Je n’ai plus entendu parler du vent d’est, depuis le moment où il m’amena devant la façade de notre maison pour me faire lire le nom qui s’y trouvait gravé. Je lui en ai fait la remarque, et il m’a répondu qu’en effet le vent d’est avait depuis lors disparu complétement.

Éva est plus belle que jamais ; la douleur que son visage exprima pendant longtemps, mais qui aujourd’hui est effacée, a donné à sa physionomie, déjà si pure, un caractère plus élevé, plus divin pour ainsi dire. Quand mon regard la rencontre et que je la vois si belle dans ses habits de deuil qu’elle conserve toujours, et donnant une leçon à mon petit Richard, j’éprouve un plaisir indéfinissable à penser que peut-être elle n’oublie pas sa chère Esther dans ses prières.

Si j’appelle son enfant mon petit Richard, c’est qu’il dit qu’il a deux mamans, et j’en suis une.
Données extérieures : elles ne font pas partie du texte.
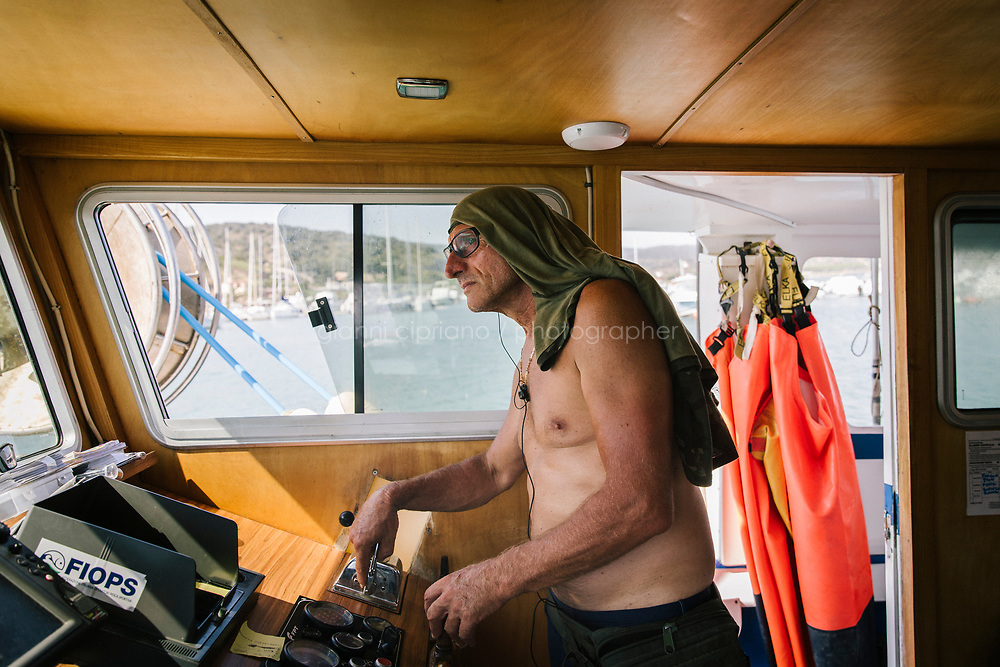 """TALAMONE, ITALY - 27 AUGUST 2019: Fisherman and activist Paolo Fanciulli (58) is seen here saling his boat """"Sirena"""" back to the harbour in Talamone, Italy, on August 27th 2019.<br /> <br /> In 2006, fisherman Paolo Fanciulli used government funds and the donations from his loyal excursion clients to fund a project in which they protected the local waters from trawling by dropping hundreds of concrete blocks around the seabed. But his true dream was to lay down works of art down on the sea floor off the coast of Tuscany. His underwater art dreams came true when the owner of a Carrara quarry, inspired by Mr. Fanciulli's vision, donated a hundred marble blocks to the project.<br /> Mr. Fanciulli invited sculptors to work the marble and set up kickstarter accounts, boat tours and dinners to fund the project. The acclaimed British artist Emily Young carved a ten-ton """"Weeping Guardian"""" face, which was lowered with other sculptures into the water in 2015.<br /> Since then, coral and plant life have covered the sculptures and helped bring back the fish. And Paolo the Fisherman is catching as many of them as he can."""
Nous ne touchons pas de gros intérêts à la banque ; mais nous vivons à notre aise, et nous n’en demandons pas davantage. Je ne sors pas avec mon mari sans l’entendre bénir ; je ne vais pas dans une maison, riche ou pauvre, sans qu’on me fasse son éloge, ou qu’on le regarde avec des yeux reconnaissants. Je ne me couche pas un seul jour, sans savoir qu’il a soulagé quelque douleur et secouru des malheureux. Je sais qu’à leurs derniers moments, ceux qu’il n’a pu guérir l’ont souvent remercié de sa bonté patiente et de ses soins généreux.

N’est-ce pas là être riches ?

Ils vont même jusqu’à m’estimer infiniment en ma qualité de femme du docteur ; ils me témoignent tant d’affection et me placent si haut dans leur considération, que j’en suis toute confuse. C’est à lui, mon orgueil et mon bonheur, à lui que je dois tout cela. Ils m’aiment à cause de lui, comme de mon côté je fais tout pour l’amour de lui.

Il y a deux ou trois jours, après avoir fait mes petits préparatifs pour recevoir mon tuteur, Éva et son enfant, qui nous arrivent demain, j’étais assise devant le portail, ce cher portail à jamais mémorable, quand Allan revint à la maison.

« À quoi pensiez-vous là, chère petite ? me dit-il.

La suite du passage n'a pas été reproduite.